◆ Given problem:
Render the listing below as a JSON list of strings, with one string per line and blank lines omitted.

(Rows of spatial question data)
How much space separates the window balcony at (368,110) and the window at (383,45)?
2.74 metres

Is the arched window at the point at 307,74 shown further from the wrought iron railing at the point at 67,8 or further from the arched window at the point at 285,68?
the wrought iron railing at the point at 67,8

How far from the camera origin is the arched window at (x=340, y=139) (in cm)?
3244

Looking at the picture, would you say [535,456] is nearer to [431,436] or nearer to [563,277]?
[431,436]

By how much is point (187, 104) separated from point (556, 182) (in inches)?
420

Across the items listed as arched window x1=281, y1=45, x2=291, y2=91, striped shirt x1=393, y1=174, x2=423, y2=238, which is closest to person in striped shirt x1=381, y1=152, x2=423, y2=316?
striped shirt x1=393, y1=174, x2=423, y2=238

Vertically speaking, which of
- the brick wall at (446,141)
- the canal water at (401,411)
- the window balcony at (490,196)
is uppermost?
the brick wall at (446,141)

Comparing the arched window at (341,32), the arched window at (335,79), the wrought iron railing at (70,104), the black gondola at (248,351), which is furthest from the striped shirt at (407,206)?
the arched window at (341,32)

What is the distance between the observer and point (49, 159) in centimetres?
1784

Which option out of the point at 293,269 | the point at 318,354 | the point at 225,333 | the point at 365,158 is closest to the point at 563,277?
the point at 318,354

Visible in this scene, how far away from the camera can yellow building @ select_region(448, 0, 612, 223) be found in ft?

◆ Result:
[
  "How much space separates the window balcony at (368,110) and the window at (383,45)?",
  "2.74 metres",
  "Is the arched window at the point at 307,74 shown further from the wrought iron railing at the point at 67,8 or further from the arched window at the point at 285,68?",
  "the wrought iron railing at the point at 67,8",
  "How far from the camera origin is the arched window at (x=340, y=139) (in cm)?",
  "3244",
  "Looking at the picture, would you say [535,456] is nearer to [431,436] or nearer to [563,277]?",
  "[431,436]",
  "By how much is point (187, 104) separated from point (556, 182) (in inches)?",
  "420",
  "Across the items listed as arched window x1=281, y1=45, x2=291, y2=91, striped shirt x1=393, y1=174, x2=423, y2=238, which is closest to person in striped shirt x1=381, y1=152, x2=423, y2=316?",
  "striped shirt x1=393, y1=174, x2=423, y2=238",
  "Vertically speaking, which of",
  "- the brick wall at (446,141)",
  "- the canal water at (401,411)",
  "- the window balcony at (490,196)",
  "is uppermost?",
  "the brick wall at (446,141)",
  "Comparing the arched window at (341,32), the arched window at (335,79), the wrought iron railing at (70,104), the black gondola at (248,351), which is furthest from the striped shirt at (407,206)?",
  "the arched window at (341,32)",
  "What is the distance between the observer and point (49, 159) in centimetres?",
  "1784",
  "Which option out of the point at 293,269 | the point at 318,354 | the point at 225,333 | the point at 365,158 is closest to the point at 563,277?",
  "the point at 318,354",
  "Visible in this scene, how far away from the camera can yellow building @ select_region(448, 0, 612, 223) be found in ft?"
]